> [Stated exercise 1] Write out everything from "Fast forward three" down to "around my neck?" in the blog post about the hike to the mountains.
> [Stated exercise 2] In the blog post about the hike to the mountains, how far from Soloy do most of the cooperative's members live?
> [Stated exercise 3] Proceed with the blog post about the hike to the mountains, picking up after its last sentence.

> [Extracted text]
In the "Cult of Escapism": To the Mountains of Mordor

Friday, April 8, 2011

To the Mountains of Mordor


Thick grey clouds bubble over the distant mountaintops like boiling water over the rim of a pot. We’re headed straight for them and they seem to say, “Go ahead and try, white boy.” I think of Mordor and wonder if, after six hours of hiking straight up, my companion Mamerto will have to carry me, Sam and Frodo style, up the final leg.
Mamerto is the president of one of the farmer’s cooperatives that I work with (“The Coffee Guys”) and we are going deep into the Comarca to meet the members closer to home. Most of the members live three to nine hours away from Soloy and come down once a month to make coffee together and have a meeting. The March turnout was pitiful so I suggested that, instead of waiting a month and hoping for better results, we go to a location more convenient (for everyone except Mamerto and I). So we rode a truck until the road ended and then began what would be a four hour hike.
A note about Ngöbe hiking  - all Ngöbes live in the mountains and must frequently hike multiple hours to do basic activities like visit other towns, buy rice, brush their hair, etc. When not attending the cooperative’s store in Soloy, Mamerto lives eight hours into the mountains and makes the trip at least once per month. So he’s pretty good at it. Like most Ngöbes, Mamerto carries no water, no food, and hikes in a pair of cheap plastic shoes with the breathability of garbage bags. He rarely stops and his sweating seems more like a polite gesture to me, rather than an uncomfortable strain for him.
In contrast – Me. Nalgene bottle full of treated water, bag of “Omega Optimized” trail mix, North Face hiking pants, and extra breathable, quick dry, hyper-intense-super-performance-maximizizing Asolo hiking boots.
Fast forward three hours. Mamerto’s pace (fast) has not changed and we have stopped twice, though he did not sit down. He walks purposefully, like the Terminator looking for Sarah Connor. In tow – a clumsy-footed gringo sweating enough to drown a family of five. I’m still under the impression that we will hike for six total hours and I’m wondering what kind of shape I’ll be in after three more hours; will the hike end in the crater of an active volcano? Will I finally get rid of this increasingly heavy ring around my neck?

> [Data records]

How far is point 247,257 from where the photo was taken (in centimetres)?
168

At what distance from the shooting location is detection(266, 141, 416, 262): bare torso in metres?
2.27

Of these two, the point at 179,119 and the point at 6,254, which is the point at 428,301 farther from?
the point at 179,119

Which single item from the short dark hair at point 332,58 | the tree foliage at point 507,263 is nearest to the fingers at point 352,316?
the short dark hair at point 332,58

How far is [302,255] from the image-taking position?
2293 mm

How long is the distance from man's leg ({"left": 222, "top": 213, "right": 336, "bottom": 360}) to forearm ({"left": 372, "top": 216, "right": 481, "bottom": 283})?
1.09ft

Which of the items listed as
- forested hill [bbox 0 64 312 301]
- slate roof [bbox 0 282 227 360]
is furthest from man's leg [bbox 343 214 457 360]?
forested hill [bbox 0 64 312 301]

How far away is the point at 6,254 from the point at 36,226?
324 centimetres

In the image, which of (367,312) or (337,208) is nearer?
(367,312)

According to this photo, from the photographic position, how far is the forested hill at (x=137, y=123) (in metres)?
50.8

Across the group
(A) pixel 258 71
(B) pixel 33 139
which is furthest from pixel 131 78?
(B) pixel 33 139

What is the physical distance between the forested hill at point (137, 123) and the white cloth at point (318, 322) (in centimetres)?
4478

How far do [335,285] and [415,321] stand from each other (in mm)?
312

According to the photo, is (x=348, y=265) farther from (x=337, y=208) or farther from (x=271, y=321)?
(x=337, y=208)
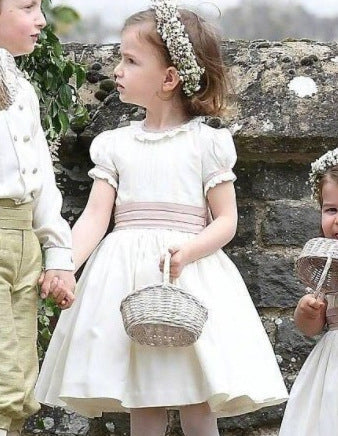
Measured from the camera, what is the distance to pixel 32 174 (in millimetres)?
2930

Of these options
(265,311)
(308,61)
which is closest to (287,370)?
(265,311)

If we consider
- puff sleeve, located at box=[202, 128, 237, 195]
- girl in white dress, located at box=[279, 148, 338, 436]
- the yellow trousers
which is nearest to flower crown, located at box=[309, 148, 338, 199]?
girl in white dress, located at box=[279, 148, 338, 436]

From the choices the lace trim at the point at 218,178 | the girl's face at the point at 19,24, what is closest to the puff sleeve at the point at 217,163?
the lace trim at the point at 218,178

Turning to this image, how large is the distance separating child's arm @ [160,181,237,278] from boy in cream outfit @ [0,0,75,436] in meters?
0.37

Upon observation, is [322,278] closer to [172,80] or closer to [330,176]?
[330,176]

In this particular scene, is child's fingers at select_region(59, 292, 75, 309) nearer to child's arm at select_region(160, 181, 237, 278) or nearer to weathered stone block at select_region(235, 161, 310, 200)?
child's arm at select_region(160, 181, 237, 278)

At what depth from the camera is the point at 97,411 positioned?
336 cm

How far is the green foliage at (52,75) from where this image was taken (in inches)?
144

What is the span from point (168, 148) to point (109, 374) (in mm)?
730

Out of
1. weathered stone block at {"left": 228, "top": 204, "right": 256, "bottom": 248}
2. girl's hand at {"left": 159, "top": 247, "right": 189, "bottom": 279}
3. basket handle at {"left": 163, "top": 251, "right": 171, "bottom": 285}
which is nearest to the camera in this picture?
basket handle at {"left": 163, "top": 251, "right": 171, "bottom": 285}

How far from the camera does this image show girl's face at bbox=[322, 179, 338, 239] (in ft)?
10.5

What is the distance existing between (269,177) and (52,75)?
0.80m

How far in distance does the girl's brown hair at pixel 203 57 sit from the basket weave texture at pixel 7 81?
2.13 feet

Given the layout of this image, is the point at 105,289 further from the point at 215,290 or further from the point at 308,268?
the point at 308,268
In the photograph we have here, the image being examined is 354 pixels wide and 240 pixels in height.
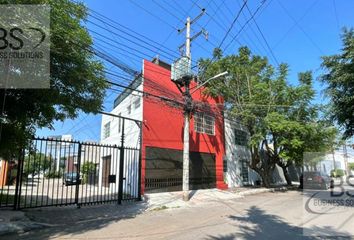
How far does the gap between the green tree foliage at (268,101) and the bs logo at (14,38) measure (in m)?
14.2

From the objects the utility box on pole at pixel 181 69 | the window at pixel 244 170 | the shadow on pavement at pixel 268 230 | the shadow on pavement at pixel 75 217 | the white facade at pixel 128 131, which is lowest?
Result: the shadow on pavement at pixel 268 230

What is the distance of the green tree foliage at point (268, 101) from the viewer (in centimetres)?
1962

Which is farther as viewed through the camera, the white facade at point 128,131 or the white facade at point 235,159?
the white facade at point 235,159

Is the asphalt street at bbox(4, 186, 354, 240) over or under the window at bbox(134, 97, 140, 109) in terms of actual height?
under

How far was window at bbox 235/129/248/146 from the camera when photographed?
24.1m

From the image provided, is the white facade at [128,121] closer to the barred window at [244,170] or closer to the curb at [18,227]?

> [Task response 1]
Fast forward three hours. Mamerto’s pace (fast) has not changed and we have stopped twice, though he did not sit down. He walks purposefully, like the Terminator looking for Sarah Connor. In tow – a clumsy-footed gringo sweating enough to drown a family of five. I’m still under the impression that we will hike for six total hours and I’m wondering what kind of shape I’ll be in after three more hours; will the hike end in the crater of an active volcano? Will I finally get rid of this increasingly heavy ring around my neck?

> [Task response 2] Three to nine hours away.

> [Task response 3]
Fortunately for my trail mix and I, the hike is only four hours and Golem does not meet us at the top and bite our fingers off (ok I’ll stop with the Lord of the Rings references). We arrive at our host’s (the Vice President) house and finally sit down. Mamerto is yet to drink or eat anything since leaving and his fast continues until dinner four hours after our arrival. I, however, immediately fill what will be my fourth liter of water that day. The men keep asking me if I am tired and I act nonchalant, saying “I’m fine…it wasn’t that bad.” To prove it, I do 27 laps around the house at full speed.
Conference Room

Ok, that didn’t happen, but I did get a tour of the area and the nearby coffee farms (that’s another blog post).
The middle of the Comarca is picturesque. Untouched by all but a few thousand Ngöbes, deep green mountains dip and peak as far as you can see. In the distant south lies the Pacific and in the not so distant north, a wall of gigantic mountains, whose peaks are obscured by thick clouds (the Mordor Mountains). I’m told the mountains are a border between us and the next province and I can’t think of a better border, except perhaps a raging river inhabited by sharks with laser beams attached to their foreheads.
The next day, I lead what turns out to be a six hour seminar on short and long term planning (also its own blog post). It is late afternoon when we finish, which means most of the hike down will be in the dark. Ngöbes hike at night all the time (it’s cooler); I had never done it before. So naturally, Mamerto decided to take a different route down – a route going directly through the jungle (trails are so overrated).
In the fading light, I run to catch up with Mamerto, jumping rocks and ducking vines. He surges on, undeterred by minor obstacles like large trees and bears and I hear him muttering something softly to himself. Listening closely, I can make out only the words “Sarah Connor” as he continues relentlessly forward.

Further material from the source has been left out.